Thankfully, Maurice concludes with the happy romance between Alec and Maurice that transcends class. The bond between Alec and Maurice overcomes their class difference, as Alec belongs to a lower class. Indeed, Clive tells Maurice that Alec is smart, but “you can’t expect our standard of honesty in servants, any more than you can expect loyalty or gratitude.” Forster emphasizes Maurice’s classist attitudes, as Maurice jokes about the poor and works in a profession that prioritizes wealth preservation. Maurice’s immediate distrust of Alec is revealing, as he assumes that Alec only wants to be intimate in order to blackmail Maurice. Regardless, the coming together of Alec and Maurice in front of an Assyrian bull sculpture in the British Museum reinforces that the men inescapably belong to a rigid class system within an imperial behemoth.
Jealousy is also an obstacle to the romance between Alec and Maurice. From afar, Maurice first sees handsome Alec flirting with two maids, and a “pang of envy” arises in him. Alec later says that Maurice in that moment had looked at him with anger and gentleness. Alec believes that Maurice does not respond to his letters out of jealousy. The reader wonders whether Alec is actually bisexual: “It was before you came. It is natural to want a girl, you cannot go against human nature.” Is it natural for everyone? This is a curious comment that would benefit from further explanation, as Maurice survives the novel as an increasingly balanced man who is only attracted to other men.

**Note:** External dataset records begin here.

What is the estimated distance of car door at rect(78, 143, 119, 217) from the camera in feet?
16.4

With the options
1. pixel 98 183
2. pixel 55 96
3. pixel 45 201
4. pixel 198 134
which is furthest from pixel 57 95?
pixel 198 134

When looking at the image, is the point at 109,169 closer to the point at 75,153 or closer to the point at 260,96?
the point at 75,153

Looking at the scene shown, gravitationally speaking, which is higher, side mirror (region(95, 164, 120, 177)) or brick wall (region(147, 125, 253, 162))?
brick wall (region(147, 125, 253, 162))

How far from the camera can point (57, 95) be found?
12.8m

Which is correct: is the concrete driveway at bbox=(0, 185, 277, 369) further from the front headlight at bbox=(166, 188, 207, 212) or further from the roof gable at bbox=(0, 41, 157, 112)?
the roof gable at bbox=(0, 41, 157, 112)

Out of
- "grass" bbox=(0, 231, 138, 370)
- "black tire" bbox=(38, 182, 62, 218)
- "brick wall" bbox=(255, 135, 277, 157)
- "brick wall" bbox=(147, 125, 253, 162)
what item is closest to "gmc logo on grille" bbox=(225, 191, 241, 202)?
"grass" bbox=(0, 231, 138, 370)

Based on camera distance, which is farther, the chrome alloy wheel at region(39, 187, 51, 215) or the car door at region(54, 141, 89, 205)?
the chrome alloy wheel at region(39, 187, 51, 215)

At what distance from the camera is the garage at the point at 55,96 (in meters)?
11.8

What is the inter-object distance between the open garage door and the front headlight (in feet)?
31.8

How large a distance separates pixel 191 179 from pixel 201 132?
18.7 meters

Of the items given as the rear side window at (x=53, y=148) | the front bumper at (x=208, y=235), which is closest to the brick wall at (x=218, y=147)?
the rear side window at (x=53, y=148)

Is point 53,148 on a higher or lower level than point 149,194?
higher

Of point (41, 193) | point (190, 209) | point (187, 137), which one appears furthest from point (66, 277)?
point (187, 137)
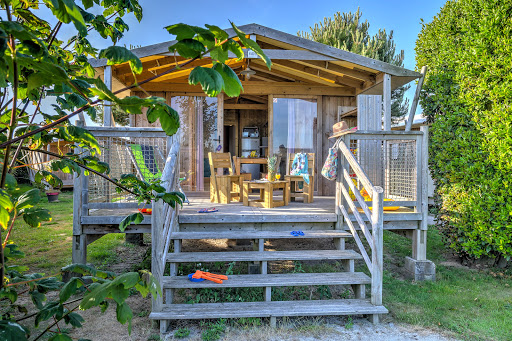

Who would enjoy reading this book?
If you enjoy beautiful writing and a happy ending, Maurice will not disappoint you. Indeed, this is a good–almost great–book. Maurice addresses male queerness with great sensitivity, acknowledging a range of experiences. Forster portrays the misogyny that was pervasive during that era, even among queer men. In addition, the author imagines both class tension and class deconstruction between queer men. Queerness takes different forms in the characters of gay Risley, gay Maurice, ostensibly bisexual Alec, and questioning Clive. The novel could be even better if it discussed with more depth the sexual identities of these characters, with the possible exception of Maurice. Admittedly, the work is refreshingly candid given the moral propriety of the era, but a modern reader yearns for more.
Forster, E. M. Maurice. London: Hodder & Stoughton, 2011. Digital.
Symondson, Kate. “E M Forster’s Gay Fiction.” The British Library, The British Library, 4 May 2016, www.bl.uk/20th-century-literature/articles/e-m-forsters-gay-fiction.